Octavio Passos/Observador

A Oficina de Sara Barros Leitão: uma luta criativa em construção permanente

“Há ir e voltar” estreia dia 22 e é o último gesto de Sara Barros Leitão como diretora artística do Teatro Oficina. Ao Observador, a atriz e encenadora fala do futuro e da urgência que tem em mudá-lo.

Em palco, três mulheres vestem e despem camadas de roupa ao som de uma batida frenética. Fazem uma trouxa com as peças que restam e carregam-na aos ombros. Comem juntas uma maçã vermelha, o fruto proibido, e começam por dizer: “no princípio não era o verbo”. Recordam os primórdios da vida, o exercício de aprender a andar, onde “a queda é sempre um passo em frente” e o desequilíbrio se torna essencial.

Durante 50 minutos, viajamos de forma turbulenta e saímos do sítio. Passámos pela fronteira de um país, por um avião prestes a descolar com cidadãos deportados e assistimos a um parto num barco com refugiados. Há referências à Troika, a Trump e à guerra, mas também a Gabriel García Márquez. Há violência, urgência e raiva nos corpos e nas vozes, que por vezes soam em coro, e o cenário tem tanto de enrugado como de desconfortável.

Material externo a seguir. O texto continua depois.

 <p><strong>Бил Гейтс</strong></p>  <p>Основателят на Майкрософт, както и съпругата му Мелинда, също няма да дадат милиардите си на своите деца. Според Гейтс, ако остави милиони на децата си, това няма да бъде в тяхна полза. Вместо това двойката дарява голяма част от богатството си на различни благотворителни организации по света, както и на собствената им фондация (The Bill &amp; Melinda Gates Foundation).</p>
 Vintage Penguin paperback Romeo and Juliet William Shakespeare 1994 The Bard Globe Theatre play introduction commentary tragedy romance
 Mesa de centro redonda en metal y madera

“O espetáculo nasce de um culminar de muitas preocupações que vou tendo na minha vida, como cidadã e como artista.” É quase sempre assim que Sara Barros Leitão, atriz, encenadora, dramaturga, ativista e diretora artística do Teatro Oficina, a única companhia em Guimarães, parte para um novo trabalho. Chegou à cidade para abraçar um novo desafio em janeiro de 2022, em plena campanha eleitoral, e não esconde a forma como este lugar, que só conhecia como espectadora, influenciou o seu processo criativo.

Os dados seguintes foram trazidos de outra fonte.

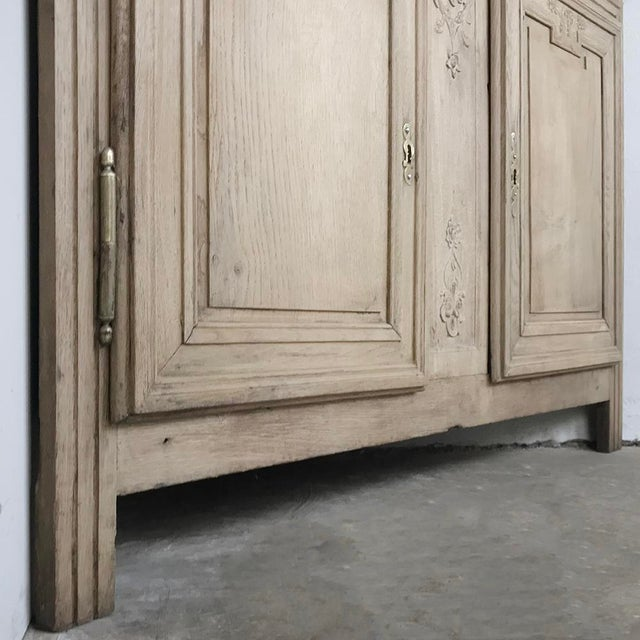 Grand 19th Century Country French Louis XVI Corner Cabinet For Sale - Image 9 of 13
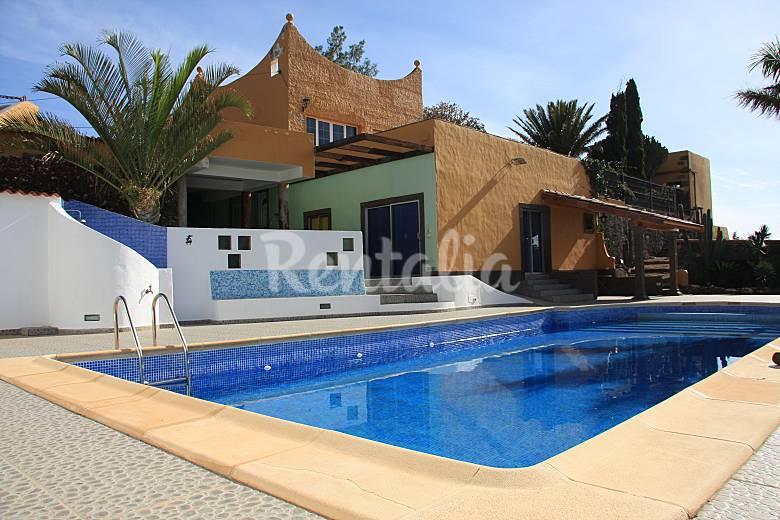 Villa la atl ntida entre ingenio y ag imes lomo del - Villas en gran canaria con piscina ...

“Não sei se visse este espetáculo o conseguiria reconhecer como sendo meu. Isto é assustador e entusiasmante, identifico-me com ele, mas não sei como saiu de mim"

“Há uma série de símbolos da cidade que são aproveitados para promover o turismo, mas também são utilizados por uma extrema direita que começa muitas vezes as suas campanhas eleitorais e os seus comícios em frente à estátua de D. Afonso Henriques ou que reivindica o castelo. Portugal é muitas coisas e estes símbolos são importantes no plano histórico, mas continuam muito presentes até na educação nas escolas. Um dia ouvi uma professora do ensino primário e de Guimarães gritar: ‘Portugal é Guimarães e o resto são conquistas’. Aí percebi o quão perigosa é esta ideia de portugalidade e de pertença.”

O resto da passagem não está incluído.